Full Shelters and “Shredding the Safety Net”

This is one of an occasional post from Margaret Epperheimer, a seven-year member of Next Door’s Board of Directors.

Kudos to the San Jose Mercury News for putting a human face to the plight of women and children fleeing abuse and confronting the “no vacancy” sign at local shelters.  The recent front-page story, featuring the plight of Melissa Strawn and her two young sons, details the statewide dilemma of increasing need and more severe abuse, at the same time budgets are being cut and shelters are closing. Next Door’s Kathleen Krenek calls this “the reality of shredding the safety net.” Indeed!

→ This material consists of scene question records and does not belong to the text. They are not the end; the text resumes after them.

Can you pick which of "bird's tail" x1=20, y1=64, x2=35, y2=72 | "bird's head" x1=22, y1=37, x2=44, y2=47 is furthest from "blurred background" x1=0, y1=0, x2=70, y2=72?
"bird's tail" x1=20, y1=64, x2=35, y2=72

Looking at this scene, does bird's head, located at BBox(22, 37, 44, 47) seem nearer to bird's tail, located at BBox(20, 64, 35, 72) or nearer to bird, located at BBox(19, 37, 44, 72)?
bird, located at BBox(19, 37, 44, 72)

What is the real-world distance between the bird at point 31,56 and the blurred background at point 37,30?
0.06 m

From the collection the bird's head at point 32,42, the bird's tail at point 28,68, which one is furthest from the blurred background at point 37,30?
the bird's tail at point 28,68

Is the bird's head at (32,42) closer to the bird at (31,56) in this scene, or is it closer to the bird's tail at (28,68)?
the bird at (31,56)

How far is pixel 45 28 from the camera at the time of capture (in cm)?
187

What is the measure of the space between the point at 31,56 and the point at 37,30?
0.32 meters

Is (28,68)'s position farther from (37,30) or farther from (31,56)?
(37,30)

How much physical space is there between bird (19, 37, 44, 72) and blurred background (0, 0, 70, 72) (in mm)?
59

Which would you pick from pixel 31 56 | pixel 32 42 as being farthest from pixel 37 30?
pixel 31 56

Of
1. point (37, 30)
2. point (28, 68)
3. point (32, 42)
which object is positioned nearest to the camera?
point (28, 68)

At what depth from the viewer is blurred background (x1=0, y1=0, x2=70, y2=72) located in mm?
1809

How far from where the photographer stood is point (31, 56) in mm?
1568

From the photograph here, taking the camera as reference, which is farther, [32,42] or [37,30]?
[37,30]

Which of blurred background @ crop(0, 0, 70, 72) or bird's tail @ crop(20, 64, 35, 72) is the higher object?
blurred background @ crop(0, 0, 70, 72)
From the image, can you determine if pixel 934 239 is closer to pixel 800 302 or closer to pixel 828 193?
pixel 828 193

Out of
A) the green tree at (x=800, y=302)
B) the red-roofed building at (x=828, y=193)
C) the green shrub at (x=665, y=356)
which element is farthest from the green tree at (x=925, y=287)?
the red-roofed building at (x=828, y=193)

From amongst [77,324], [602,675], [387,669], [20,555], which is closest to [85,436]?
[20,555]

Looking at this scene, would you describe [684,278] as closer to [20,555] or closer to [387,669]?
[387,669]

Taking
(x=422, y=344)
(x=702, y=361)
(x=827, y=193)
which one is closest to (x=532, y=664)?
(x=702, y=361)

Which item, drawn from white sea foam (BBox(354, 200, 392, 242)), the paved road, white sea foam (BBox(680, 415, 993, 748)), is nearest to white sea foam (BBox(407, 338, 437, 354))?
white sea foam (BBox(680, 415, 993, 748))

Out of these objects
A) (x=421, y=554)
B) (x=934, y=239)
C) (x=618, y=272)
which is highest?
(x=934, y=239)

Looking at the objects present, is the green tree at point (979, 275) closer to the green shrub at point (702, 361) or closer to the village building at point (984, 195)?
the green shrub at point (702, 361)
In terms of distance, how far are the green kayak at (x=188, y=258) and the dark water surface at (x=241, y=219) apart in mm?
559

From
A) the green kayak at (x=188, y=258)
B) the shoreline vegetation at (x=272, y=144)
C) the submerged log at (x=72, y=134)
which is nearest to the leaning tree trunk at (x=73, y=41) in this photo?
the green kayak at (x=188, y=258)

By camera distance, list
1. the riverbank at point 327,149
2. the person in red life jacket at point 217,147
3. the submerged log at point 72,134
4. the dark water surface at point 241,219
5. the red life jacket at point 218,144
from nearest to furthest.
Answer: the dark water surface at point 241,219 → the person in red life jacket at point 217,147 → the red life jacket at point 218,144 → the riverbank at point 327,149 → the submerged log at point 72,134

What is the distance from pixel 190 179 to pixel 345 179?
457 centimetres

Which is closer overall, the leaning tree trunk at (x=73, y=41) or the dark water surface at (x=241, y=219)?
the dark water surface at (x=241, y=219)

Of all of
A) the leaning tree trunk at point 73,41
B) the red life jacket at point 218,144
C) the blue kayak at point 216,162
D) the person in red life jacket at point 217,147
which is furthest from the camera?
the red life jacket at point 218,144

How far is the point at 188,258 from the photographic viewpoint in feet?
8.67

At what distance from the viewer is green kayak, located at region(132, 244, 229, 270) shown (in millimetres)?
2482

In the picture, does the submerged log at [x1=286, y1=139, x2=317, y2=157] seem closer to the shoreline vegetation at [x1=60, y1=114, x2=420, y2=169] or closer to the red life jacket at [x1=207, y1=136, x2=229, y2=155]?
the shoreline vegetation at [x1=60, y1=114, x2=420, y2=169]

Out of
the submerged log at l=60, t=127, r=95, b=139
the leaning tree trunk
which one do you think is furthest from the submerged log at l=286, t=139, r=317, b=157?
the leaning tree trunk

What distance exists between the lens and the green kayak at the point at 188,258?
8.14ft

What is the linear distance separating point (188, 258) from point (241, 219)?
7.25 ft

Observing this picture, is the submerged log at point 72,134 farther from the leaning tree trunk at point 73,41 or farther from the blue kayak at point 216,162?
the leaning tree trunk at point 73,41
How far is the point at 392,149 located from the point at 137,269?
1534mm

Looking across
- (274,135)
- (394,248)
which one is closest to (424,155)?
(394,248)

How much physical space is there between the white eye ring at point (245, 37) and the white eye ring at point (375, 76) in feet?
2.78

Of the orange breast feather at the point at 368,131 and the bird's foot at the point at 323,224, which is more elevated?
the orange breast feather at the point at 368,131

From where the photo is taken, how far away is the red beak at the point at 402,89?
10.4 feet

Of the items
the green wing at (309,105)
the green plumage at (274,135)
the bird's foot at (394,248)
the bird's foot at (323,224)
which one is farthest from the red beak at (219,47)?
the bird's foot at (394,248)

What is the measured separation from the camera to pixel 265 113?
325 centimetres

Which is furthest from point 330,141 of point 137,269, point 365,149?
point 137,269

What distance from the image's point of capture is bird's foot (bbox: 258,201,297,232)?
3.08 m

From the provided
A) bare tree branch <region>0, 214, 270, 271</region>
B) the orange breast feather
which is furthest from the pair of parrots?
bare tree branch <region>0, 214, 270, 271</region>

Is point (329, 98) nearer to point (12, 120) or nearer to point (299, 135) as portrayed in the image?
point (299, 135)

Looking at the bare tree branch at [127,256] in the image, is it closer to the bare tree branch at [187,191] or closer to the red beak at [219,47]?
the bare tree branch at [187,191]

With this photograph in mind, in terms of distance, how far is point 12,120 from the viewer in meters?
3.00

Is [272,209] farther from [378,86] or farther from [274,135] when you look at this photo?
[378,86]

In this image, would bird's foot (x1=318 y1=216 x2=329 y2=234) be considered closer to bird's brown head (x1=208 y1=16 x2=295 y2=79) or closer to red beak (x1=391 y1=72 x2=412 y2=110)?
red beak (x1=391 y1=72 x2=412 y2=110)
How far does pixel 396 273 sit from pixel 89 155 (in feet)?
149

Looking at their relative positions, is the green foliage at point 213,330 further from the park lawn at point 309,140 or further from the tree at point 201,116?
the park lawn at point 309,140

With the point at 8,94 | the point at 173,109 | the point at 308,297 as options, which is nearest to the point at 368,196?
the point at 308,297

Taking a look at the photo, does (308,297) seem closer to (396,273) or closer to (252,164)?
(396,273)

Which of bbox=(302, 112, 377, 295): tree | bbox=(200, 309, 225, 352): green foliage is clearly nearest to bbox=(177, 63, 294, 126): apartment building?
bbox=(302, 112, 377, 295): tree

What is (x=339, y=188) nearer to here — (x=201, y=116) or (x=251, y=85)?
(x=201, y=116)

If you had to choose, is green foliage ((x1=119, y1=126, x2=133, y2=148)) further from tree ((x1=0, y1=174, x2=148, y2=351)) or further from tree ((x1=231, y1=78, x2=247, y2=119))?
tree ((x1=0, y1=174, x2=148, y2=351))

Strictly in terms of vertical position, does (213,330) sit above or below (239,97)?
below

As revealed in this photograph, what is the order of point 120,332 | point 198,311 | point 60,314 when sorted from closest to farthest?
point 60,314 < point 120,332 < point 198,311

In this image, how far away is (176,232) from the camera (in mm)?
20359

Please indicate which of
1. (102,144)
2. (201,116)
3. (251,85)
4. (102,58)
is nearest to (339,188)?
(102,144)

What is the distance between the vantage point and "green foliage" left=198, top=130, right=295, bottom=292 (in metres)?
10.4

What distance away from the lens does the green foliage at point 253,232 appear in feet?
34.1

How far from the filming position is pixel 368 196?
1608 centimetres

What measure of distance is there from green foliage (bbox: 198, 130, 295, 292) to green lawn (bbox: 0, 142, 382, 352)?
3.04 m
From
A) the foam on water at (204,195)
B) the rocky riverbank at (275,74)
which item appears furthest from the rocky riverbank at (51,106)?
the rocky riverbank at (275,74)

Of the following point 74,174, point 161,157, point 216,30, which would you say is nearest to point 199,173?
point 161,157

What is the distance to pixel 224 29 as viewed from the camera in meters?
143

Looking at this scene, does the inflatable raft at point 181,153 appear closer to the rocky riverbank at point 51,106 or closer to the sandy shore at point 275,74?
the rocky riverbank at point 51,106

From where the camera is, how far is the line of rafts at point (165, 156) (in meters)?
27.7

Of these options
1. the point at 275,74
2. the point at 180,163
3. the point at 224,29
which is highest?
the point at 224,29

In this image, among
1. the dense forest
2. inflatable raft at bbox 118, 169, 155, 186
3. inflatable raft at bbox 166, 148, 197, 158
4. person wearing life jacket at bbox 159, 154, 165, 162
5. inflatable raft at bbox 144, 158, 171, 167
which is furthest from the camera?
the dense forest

Tragically, it’s not just domestic violence programs and services that are suffering. Recent years have seen cuts upon cuts of government funding for social and human services. Unfortunately, the abused, the homeless, the disabled and the disadvantaged tend not to have a voice. They are too fearful, injured, sick or simply incapable of doing anything other than struggle day-to-day to survive. Because they are invisible to most of us, we are lulled into believing they do not exist — or at least don’t exist in the staggering and increasing numbers the local health and human services agencies are seeing.

Next Door is not the only agency in the Bay Area providing domestic violence services and emergency shelter, but, like the others, it is operating at capacity.  Its emergency shelter in San Jose, which happens to be the first bilingual battered woman’s shelter in the U.S., provides more than 5,500 bed-nights annually to victims fleeing domestic violence.  It provides supportive services at HomeSafe facilities in San Jose and Santa Clara, which are 48 affordable transitional housing units for women and children – also at capacity.  Staff and volunteers operating 24/7 crisis hotline (408-279-2962) responded to more than 15,000 calls last year.  Amazing!

Domestic violence shelters are often the only thing standing between victims and grave physical harm.  We may look the other way because we have our own safe, peaceful, non-violent homes to shelter us and our loved ones.  But we’re kidding ourselves if we think we’re not affected.

With domestic violence on the rise in the declining economy, serious public safety issues increase. Studies show gangs, child abuse, juvenile detention and violent crime are all tied to exposure to domestic violence.  The cost to a community is staggering in terms of health care, property loss, ambulance services, police response, criminal justice processes and lost productivity.

Those of us who are safe, warm and peaceful in our homes need to help shoulder the responsibility of making certain there’s shelter for those whose escape from a batterer can mean the difference between life and death.  Our shelters are over-flowing, but if we all ante up, agencies can provide more emergency hotel-night stays to victims whose only hope of survival is to flee.  It won’t take much if we all share the burden.  Can you afford $25 right now to provide someone with one night’s peace? Do it!